While the Molokai contest again had the most blank votes this year, the number had decreased to 7,814. It was one of five races — in addition to East Maui, West Maui, South Maui and Lanai — where the number of blank votes was at least 7,000.
Rawlins-Fernandez, one of five ‘Ohana Coalition candidates to earn a council seat, performed best in districts that tended to support ‘Ohana candidates — West, East and South Maui. In West Maui, Rawlins-Fernandez collected 2,470 votes to Crivello’s 2,132 votes; in East Maui she tallied 3,319 votes to Crivello’s 1,667; and in South Maui she had 4,006 votes to Crivello’s 2,958 votes. Rawlins-Fernandez also won Upcountry with 4,795 votes to Crivello’s 4,061.
Meanwhile, Crivello won Molokai with 1,326 votes to Rawlins-Fernandez’s 950, as well as Lanai, where Crivello drew 396 votes to Rawlins-Fernandez’s 286.
Both candidates’ most vote-rich region, by far, was Central Maui, where Crivello had 8,043 votes, and Rawlins-Fernandez had 6,223.
When asked whether she thought the ‘Ohana endorsement had helped her campaign, Rawlins-Fernandez said that “it helped enough to get us close to the finish line, and it was up to each individual candidate to get past the finish line.” However, she said she thought other candidates, not just ‘Ohana-endorsed ones, also worked together like a slate.
At 35, Rawlins-Fernandez will be the youngest member of the council. She said voters on Molokai were “in a precarious situation,” wanting to respect kupuna like Crivello but also wanting to see young people take more responsibility.
“I want to uplift the next generation,” Rawlins-Fernandez said. “I want to make sure I’m building capacity so that there will be a large pool of people that I can pass the torch to.”
Victorino vs. Cochran
Meanwhile in the mayoral race, winner Mike Victorino and runner-up Elle Cochran won in the same districts as in the primary, but they gained ground in each other’s home regions.
Victorino was again strong in Central Maui, where he collected more than double Cochran’s votes (11,141 votes for Victorino and 5,036 for Cochran). He also held solid leads Upcountry (5,378 to 4,729), on Molokai (1,438 to 803) and on Lanai (505 to 269).
Cochran, meanwhile, performed better than Victorino in her home district of West Maui (3,066 for Cochran and 2,561 for Victorino), as well as in South Maui (4,569 to 3,986) and East Maui (3,606 to 2,048).

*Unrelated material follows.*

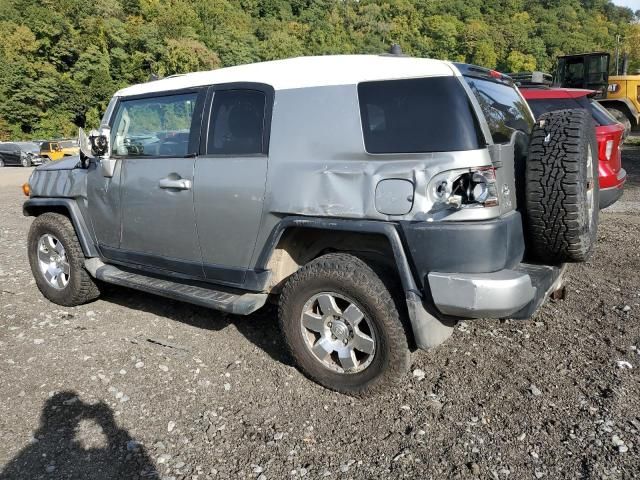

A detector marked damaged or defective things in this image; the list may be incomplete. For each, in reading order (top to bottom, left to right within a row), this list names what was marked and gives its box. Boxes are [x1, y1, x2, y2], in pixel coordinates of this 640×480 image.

damaged toyota fj cruiser [22, 55, 596, 394]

Victorino made gains in Cochran strongholds like West Maui, where he pulled in three times as many votes as he did in the primary, as well as in South Maui, where he also collected nearly three times as many votes.
Countywide, Victorino garnered 13,501 more votes in the general than in the primary election.

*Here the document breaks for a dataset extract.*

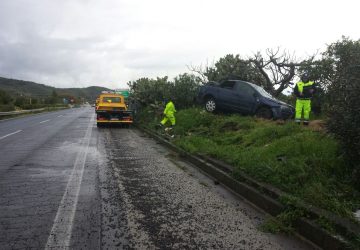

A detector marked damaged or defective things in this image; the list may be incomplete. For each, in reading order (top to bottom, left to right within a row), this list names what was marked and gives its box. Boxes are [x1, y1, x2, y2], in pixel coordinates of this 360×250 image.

crashed car in ditch [197, 79, 296, 119]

Cochran also improved her standing in Victorino’s home area of Central Maui, where she more than doubled her votes. She also more than doubled her votes in West Maui.
Countywide, Cochran drew 11,639 more votes in the general than she did in the primary.

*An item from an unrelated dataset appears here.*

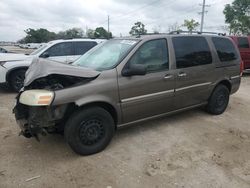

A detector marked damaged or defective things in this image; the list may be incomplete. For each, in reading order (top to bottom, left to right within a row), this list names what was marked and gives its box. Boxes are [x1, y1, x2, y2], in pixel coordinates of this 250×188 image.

crumpled hood [23, 58, 100, 86]
exposed headlight [19, 89, 54, 106]
damaged tan minivan [14, 34, 242, 156]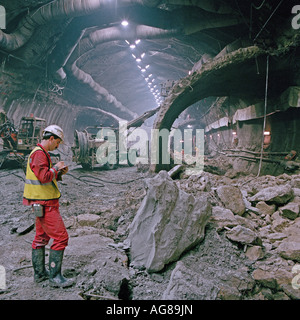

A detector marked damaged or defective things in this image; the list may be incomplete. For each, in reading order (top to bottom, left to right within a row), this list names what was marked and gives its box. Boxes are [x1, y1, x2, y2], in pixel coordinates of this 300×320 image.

More than half of registered voters showed up to the polls or cast absentee ballots — an improvement over the primary election. During the general election, 398,398 out of 756,751 registered voters statewide cast ballots, a turnout of 52.6 percent. In Maui County the rates were similar — 50,475 out of 96,721 registered voters cast ballots, a turnout of 52.2 percent.
During the primary, turnout was 38.6 percent statewide and 36.2 percent in Maui County.
Deputy County Clerk Josiah Nishita said Wednesday that “the sheer volume of calls received by our office would suggest that many people waited until Election Day to update their voter registration information, or to get registered for the first time.” He pointed out that people could take advantage of the services available prior to Election Day, including the state’s online voter registration portal.
“Unfortunately, like registering your vehicle or getting it safety checked, those that wait until the last day possible experience much longer wait times than those who take care of it earlier,” Nishita said. “I am extremely proud though of the perseverance and dedication of all of our staff and volunteers who made this election possible for Maui County voters, and am very grateful for their service to the community.”